デジタルアーツは9月3日、2021年上半期のインシデント集計とランサムウェアの手口の考察に関するレポートを公開した。
2021年上半期(1~6月)国内組織における情報漏洩等のセキュリティインシデントを、対象組織による公開報告書およびマスメディアによる報道資料をもとに独自集計した結果、最も多く報告されたものは、最多が「不正アクセス」、次いで「誤操作、設定不備」によるインシデントであった。「不正アクセス」の例として、あるプロジェクト情報共有ツールへの不正アクセスにより、内閣サイバーセキュリティセンター(NISC)や外務省、経済産業省、国土交通省など多くの組織に影響を与えたものがあるという。

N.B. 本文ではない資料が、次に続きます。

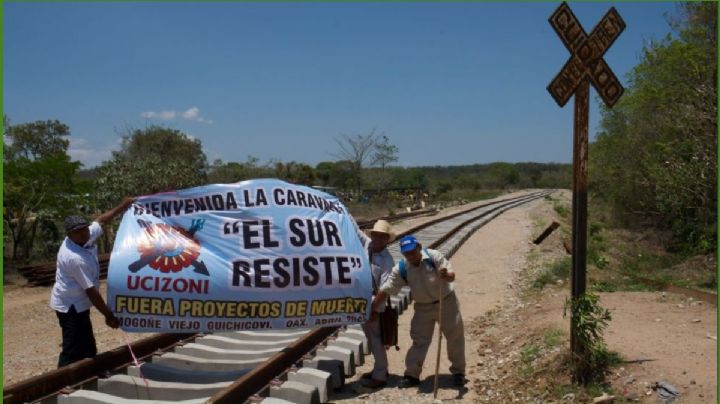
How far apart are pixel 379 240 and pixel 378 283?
45cm

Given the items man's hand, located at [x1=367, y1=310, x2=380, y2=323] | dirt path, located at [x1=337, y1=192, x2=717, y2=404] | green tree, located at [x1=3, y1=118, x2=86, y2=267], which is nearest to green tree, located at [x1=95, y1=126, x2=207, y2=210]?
green tree, located at [x1=3, y1=118, x2=86, y2=267]

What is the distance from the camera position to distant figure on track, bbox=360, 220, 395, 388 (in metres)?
5.97

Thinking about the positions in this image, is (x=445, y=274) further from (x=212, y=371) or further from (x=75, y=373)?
(x=75, y=373)

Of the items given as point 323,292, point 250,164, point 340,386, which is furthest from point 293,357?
point 250,164

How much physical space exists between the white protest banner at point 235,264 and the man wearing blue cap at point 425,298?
38 cm

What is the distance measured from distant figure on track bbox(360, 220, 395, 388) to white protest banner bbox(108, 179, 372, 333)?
25 cm

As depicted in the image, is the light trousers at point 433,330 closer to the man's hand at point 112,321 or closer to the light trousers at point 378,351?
the light trousers at point 378,351

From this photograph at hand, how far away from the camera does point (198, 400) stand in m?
5.07

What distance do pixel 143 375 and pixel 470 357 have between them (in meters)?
3.84

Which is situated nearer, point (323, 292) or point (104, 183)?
point (323, 292)

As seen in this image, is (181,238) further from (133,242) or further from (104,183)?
(104,183)

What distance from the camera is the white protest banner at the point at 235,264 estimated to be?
17.3 ft

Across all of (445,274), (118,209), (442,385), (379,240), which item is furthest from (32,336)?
(445,274)

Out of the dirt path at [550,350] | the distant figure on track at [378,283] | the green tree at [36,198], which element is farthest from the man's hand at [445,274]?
the green tree at [36,198]
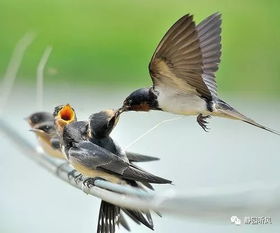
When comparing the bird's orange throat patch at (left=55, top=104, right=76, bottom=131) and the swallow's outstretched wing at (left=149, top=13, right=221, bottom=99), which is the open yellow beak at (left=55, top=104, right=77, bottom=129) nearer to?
the bird's orange throat patch at (left=55, top=104, right=76, bottom=131)

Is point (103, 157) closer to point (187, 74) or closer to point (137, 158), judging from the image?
point (137, 158)

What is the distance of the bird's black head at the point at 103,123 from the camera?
3.44ft

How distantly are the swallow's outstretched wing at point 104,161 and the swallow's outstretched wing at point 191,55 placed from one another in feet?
0.37


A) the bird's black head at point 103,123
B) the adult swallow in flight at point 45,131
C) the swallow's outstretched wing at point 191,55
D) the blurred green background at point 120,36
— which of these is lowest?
the bird's black head at point 103,123

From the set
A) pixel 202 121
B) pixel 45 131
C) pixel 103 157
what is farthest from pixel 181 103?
pixel 45 131

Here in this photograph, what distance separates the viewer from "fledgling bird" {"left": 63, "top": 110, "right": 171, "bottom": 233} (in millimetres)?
1066

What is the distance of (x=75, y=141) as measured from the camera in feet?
3.92

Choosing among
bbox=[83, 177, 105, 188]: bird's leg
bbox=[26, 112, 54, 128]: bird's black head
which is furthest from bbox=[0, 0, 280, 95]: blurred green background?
bbox=[83, 177, 105, 188]: bird's leg

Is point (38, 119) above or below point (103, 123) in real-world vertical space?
above

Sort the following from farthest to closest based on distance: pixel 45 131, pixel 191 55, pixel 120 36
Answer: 1. pixel 120 36
2. pixel 45 131
3. pixel 191 55

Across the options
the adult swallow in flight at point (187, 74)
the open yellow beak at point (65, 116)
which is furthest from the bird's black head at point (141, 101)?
the open yellow beak at point (65, 116)

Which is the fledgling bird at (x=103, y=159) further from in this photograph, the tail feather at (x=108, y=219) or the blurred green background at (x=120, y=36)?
the blurred green background at (x=120, y=36)

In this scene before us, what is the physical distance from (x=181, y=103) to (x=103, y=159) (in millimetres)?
168

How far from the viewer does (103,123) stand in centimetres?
106
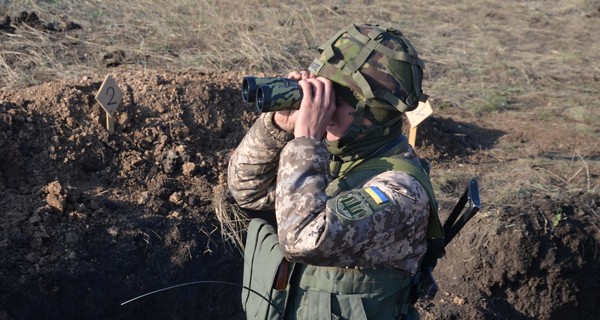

特に注目したいのが「マルウェア感染」に分類されるインシデントだとし、2021年上半期と2020年上半期を比較しても「マルウェア感染」の数はあまり変わらないものの、内容が変化したという。一つは、2020年にはEmotetが猛威を振るっていたが、2021年1月末にテイクダウン(停止措置)および無害化されたことにより新たな被害はなくなっているということ。もう一つは、「ランサムウェア」による被害報告が2020年下半期から増え始め、特に直近2021年上半期では12件が報告されているということだ。
ランサムウェア被害の増加は世界的にも深刻化しており、情報処理推進機構(IPA)が公開した情報セキュリティ10大脅威 2021でも「ランサムウェアによる被害」が組織部門で1位に選出されているという。最近では暗号化前にデータを盗み、支払わなければ盗み出したデータを公開すると二重で脅す「二重脅迫型ランサムウェア」が増加しているという。
米国の大手石油パイプライン企業が2021年5月、犯罪グループに攻撃を受け、440万ドル(約4億8000万円)もの身代金要求がされたことで同社は数日間操業停止となり、米国では大混乱に陥ったという。日本でも2020年11月、国内のゲームメーカーが攻撃を受け、海外拠点を経由に不正アクセスされ国内拠点へも被害が及び、重要データの窃取と暗号化が行われたとのことだ。